English footballer (1882–1961)

William Harold Bidmead (29 October 1882 – 16 March 1961) was an English professional footballer who played in the Football League for Small Heath (renamed Birmingham during his time with the club) and Grimsby Town. He also played in the Midland League football for Walsall, spent two seasons with Leyton of the Southern League, and appeared for Birmingham League clubs Stourbridge and Brierley Hill Alliance.

==Life and career==
Bidmead was born in Handsworth, Staffordshire. In 1906, his father was trainer to Stourbridge F.C.

Bidmead played football for Elwell's, and was on the books of Walsall in their Football League Second Division days, but did not play for them until the 1901–02 season, when they had dropped into the Midland League after failing to be re-elected to the Football League. He took part in the 1901–02 FA Cup run that took Walsall through five rounds of the competition to reach the last 16 for the first time in their history, in which they lost 5–0 at home to First Division club Bury.

Bidmead signed for Brierley Hill Alliance in 1902. Having played as a forward for Walsall, Brierley Hill converted him to play at full back, a position to which he appeared well suited. The Birmingham Daily Gazette of September 1903 reported that, despite a sprained wrist that needed strapping, "Bidmead was a shining light in the Alliance team. To change from the front line to left back is a far cry, but he was very safe in his new position." Within a couple of weeks of that report, and much to the displeasure of Brierley Hill supporters, he signed for Football League First Division club Small Heath for a fee of £70 and the proceeds of a benefit match.

He made his Football League debut on 10 October in a 1–0 defeat away to Bury. The Sports Argus wrote that "Bidmead was very uncertain, especially at the start, and nearly let his side go down on more than one occasion. He, however, improved as the game went on. On the whole, however, he was not a great success." Another recent signing, Frank Stokes, was fit to make his club debut at left back the following week, the team won their first match of the season, and the arrival of Jack Glover from Liverpool in January 1904 after his ban from football expired pushed Bidmead a long way down the pecking order. West Midlands football historian Tony Matthews describes Glover and Stokes as "generally rated as the best [full-back pairing] at club level anywhere in the country around the turn of the century". Bidmead played twice more for the club – by then renamed Birmingham – deputising for Stokes in two matches towards the end of the 1905–06 season; both ended in defeat.

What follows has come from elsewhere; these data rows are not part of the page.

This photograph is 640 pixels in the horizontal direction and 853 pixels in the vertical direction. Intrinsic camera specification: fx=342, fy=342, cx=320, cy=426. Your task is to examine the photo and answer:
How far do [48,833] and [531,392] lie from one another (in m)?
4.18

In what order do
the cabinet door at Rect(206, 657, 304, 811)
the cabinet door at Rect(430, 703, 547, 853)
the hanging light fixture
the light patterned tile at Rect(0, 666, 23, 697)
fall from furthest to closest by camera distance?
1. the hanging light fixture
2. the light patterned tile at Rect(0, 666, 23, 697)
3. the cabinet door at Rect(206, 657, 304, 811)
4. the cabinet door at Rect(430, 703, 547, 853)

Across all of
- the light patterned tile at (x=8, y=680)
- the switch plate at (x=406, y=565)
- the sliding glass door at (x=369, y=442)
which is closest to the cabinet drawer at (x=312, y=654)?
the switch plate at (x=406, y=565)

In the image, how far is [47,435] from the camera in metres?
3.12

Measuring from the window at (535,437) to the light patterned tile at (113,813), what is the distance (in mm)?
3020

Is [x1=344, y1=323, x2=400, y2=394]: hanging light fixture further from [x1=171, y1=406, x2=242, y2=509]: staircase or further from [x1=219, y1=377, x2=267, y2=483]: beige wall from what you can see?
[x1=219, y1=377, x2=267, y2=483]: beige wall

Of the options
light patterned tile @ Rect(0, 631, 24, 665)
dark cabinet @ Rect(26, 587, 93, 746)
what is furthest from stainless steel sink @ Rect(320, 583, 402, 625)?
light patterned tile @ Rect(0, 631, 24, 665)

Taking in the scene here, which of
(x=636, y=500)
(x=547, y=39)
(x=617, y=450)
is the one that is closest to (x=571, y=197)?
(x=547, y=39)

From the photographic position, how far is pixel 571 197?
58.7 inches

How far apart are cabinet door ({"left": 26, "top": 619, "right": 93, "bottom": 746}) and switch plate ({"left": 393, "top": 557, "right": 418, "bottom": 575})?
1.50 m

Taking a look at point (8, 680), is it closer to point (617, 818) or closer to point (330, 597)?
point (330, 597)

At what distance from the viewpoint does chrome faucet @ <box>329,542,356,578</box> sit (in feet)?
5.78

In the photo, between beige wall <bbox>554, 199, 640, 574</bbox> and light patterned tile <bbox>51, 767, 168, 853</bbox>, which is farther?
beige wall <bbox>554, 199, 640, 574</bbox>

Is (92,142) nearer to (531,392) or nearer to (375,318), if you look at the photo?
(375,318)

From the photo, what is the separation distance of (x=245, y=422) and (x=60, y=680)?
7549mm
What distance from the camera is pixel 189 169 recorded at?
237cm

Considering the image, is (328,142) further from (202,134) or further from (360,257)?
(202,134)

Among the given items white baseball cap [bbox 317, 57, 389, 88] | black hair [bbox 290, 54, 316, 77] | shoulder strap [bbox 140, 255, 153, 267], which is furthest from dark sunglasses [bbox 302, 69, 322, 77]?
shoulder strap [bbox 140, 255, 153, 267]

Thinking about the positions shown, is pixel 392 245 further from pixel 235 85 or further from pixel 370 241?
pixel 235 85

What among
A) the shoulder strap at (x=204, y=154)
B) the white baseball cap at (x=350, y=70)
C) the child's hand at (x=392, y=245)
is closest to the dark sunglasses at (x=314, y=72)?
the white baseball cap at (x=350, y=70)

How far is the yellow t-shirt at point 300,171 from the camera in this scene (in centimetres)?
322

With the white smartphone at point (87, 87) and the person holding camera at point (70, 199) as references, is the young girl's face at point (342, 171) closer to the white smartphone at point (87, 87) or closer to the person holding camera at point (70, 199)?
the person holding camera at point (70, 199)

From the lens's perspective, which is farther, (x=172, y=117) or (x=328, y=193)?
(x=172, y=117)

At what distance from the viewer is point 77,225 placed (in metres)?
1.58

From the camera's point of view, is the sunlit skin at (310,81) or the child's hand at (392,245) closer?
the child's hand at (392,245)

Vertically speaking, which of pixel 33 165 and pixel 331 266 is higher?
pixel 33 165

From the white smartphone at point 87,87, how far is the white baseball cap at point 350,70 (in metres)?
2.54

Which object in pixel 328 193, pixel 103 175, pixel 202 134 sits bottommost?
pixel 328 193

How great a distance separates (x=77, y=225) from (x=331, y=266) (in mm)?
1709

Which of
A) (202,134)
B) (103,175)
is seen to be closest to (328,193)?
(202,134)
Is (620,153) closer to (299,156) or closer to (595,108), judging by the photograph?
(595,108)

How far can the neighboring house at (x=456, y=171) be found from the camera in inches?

In August 1906, when he and Birmingham team-mate Alfred Sellman signed for Leyton, newly promoted to the Southern League First Division for the 1906–07 season, the Athletic News described Bidmead as a man "who once bade fair to make a clever back". By December, he was reported as "playing a sound game" at Leyton, and he remained with the club for a second season. Towards the end of that season, he injured a knee early in a match and was unable to continue.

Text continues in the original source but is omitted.